EXTRAIT DE PAGE ▸
━━━━
Ce qui est le plus demandé aujourd'hui c'est la transversalité, de pouvoir toucher à plein de choses, d'avoir une double compétence, voire même un peu plus parfois. L'innovation est partagée par les ingénieurs et le marketing. La frontière entre le « Back office » et « Front office » est de plus en plus mince.

Les entreprises recherchent des profils variés pour pouvoir innover.

Il ne faut plus rester spécialiste dans un domaine, il faut avoir des spécialités mais il faut encore plus s'ouvrir. Il faut être ouvert pour pouvoir discuter avec des gens qui n'ont rien à voir avec notre domaine d'activité mais qui peuvent amener un plus. C’est pourquoi les entreprises de l’agro-alimentaire s’intéressent de plus en plus aux softs skills (compétences comportementales). Elles recherchent des personnes ouvertes, curieuses, qui prennent des initiatives.

Les hard skills (connaissances techniques) sont bien sûr importantes et nécessaires pour réussir dans ce domaine. Il faut connaître les « process » de fabrication, les contraintes de l'industrie agro-alimentaire, les contraintes de fabrication, les contraintes légales et de qualité. Mais ce n’est pas suffisant.

Avoir les connaissances techniques (orientation produit) et aussi marketing (orientation client) est un atout dans ce secteur.
━━━━
JEU D'ENREGISTREMENTS ▸
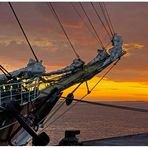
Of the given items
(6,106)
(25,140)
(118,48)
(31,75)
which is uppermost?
(118,48)

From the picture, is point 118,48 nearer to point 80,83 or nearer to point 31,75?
point 80,83

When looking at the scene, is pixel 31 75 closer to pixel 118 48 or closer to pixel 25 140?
pixel 25 140

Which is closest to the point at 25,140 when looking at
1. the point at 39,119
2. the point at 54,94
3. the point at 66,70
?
the point at 39,119

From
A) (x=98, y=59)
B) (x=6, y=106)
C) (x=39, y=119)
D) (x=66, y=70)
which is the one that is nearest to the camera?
(x=6, y=106)

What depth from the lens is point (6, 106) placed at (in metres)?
17.0

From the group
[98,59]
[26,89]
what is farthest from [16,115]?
[98,59]

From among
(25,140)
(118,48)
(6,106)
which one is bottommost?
(25,140)

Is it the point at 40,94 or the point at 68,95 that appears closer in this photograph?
the point at 40,94

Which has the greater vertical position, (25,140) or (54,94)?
(54,94)

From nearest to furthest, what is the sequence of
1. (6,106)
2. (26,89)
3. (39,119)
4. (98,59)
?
(6,106), (26,89), (39,119), (98,59)

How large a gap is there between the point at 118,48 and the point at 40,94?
20.8 ft

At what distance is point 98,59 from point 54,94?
4.32 m

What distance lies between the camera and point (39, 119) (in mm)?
22734

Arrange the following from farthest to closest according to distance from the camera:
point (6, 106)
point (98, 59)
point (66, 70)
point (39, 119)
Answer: point (98, 59) < point (66, 70) < point (39, 119) < point (6, 106)
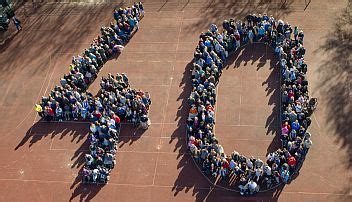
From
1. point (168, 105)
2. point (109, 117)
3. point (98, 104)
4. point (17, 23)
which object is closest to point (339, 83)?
point (168, 105)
━━━━
CONSIGNES ▸
[1] Résumez l'extrait en deux phrases.
[2] D'après l'extrait, entre qui l'innovation est-elle partagée ?
[3] Recopiez le passage de l'extrait qui commence par « Les hard skills » et se termine par « dans ce secteur. ».

RÉPONSES ATTENDUES ▸
[1] Dans l'agroalimentaire, les entreprises recherchent des profils transversaux, dotés d'une double compétence, et s'intéressent de plus en plus aux soft skills comme l'ouverture, la curiosité et l'initiative. Les connaissances techniques restent nécessaires mais ne suffisent pas, et associer orientation produit et orientation client constitue un atout dans ce secteur.

[2] Entre les ingénieurs et le marketing.

[3]
Les hard skills (connaissances techniques) sont bien sûr importantes et nécessaires pour réussir dans ce domaine. Il faut connaître les « process » de fabrication, les contraintes de l'industrie agro-alimentaire, les contraintes de fabrication, les contraintes légales et de qualité. Mais ce n’est pas suffisant.

Avoir les connaissances techniques (orientation produit) et aussi marketing (orientation client) est un atout dans ce secteur.